● **The records**
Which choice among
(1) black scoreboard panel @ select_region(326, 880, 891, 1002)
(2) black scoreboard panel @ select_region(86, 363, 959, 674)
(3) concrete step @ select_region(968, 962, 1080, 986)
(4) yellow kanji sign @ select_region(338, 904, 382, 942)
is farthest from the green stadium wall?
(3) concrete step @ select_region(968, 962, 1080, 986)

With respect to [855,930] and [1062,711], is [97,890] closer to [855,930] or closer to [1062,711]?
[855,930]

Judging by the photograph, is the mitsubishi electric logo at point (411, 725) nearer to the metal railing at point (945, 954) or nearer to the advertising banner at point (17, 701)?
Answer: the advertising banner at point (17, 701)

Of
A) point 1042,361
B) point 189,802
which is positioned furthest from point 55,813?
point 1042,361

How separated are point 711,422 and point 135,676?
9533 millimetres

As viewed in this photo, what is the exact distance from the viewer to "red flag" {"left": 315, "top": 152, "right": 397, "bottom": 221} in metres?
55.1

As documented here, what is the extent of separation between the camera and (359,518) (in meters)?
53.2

● **Given request**
Write out all of the records above once more, word for word and in the same order.

● **Expected answer**
Which choice among
(1) black scoreboard panel @ select_region(326, 880, 891, 1002)
(2) black scoreboard panel @ select_region(86, 363, 959, 674)
(3) concrete step @ select_region(968, 962, 1080, 986)
(4) yellow kanji sign @ select_region(338, 904, 382, 942)
is farthest from the green stadium wall?
(3) concrete step @ select_region(968, 962, 1080, 986)

With respect to [855,930] and [1062,711], is [97,890] closer to [855,930] or closer to [1062,711]?
[855,930]

Judging by the photograph, is the mitsubishi electric logo at point (411, 725) nearer to the metal railing at point (945, 954) or nearer to the advertising banner at point (17, 701)?
Answer: the advertising banner at point (17, 701)

Of
A) point 1042,361
B) point 189,802
which is positioned furthest from point 55,813?
point 1042,361

How separated are point 711,422 and point 135,676?
9533 millimetres

As viewed in this photo, what is the exact distance from the viewer to "red flag" {"left": 315, "top": 152, "right": 397, "bottom": 221} in metres?
55.1

As documented here, what is the extent of separation between the camera and (359,518) (in meters)?
53.2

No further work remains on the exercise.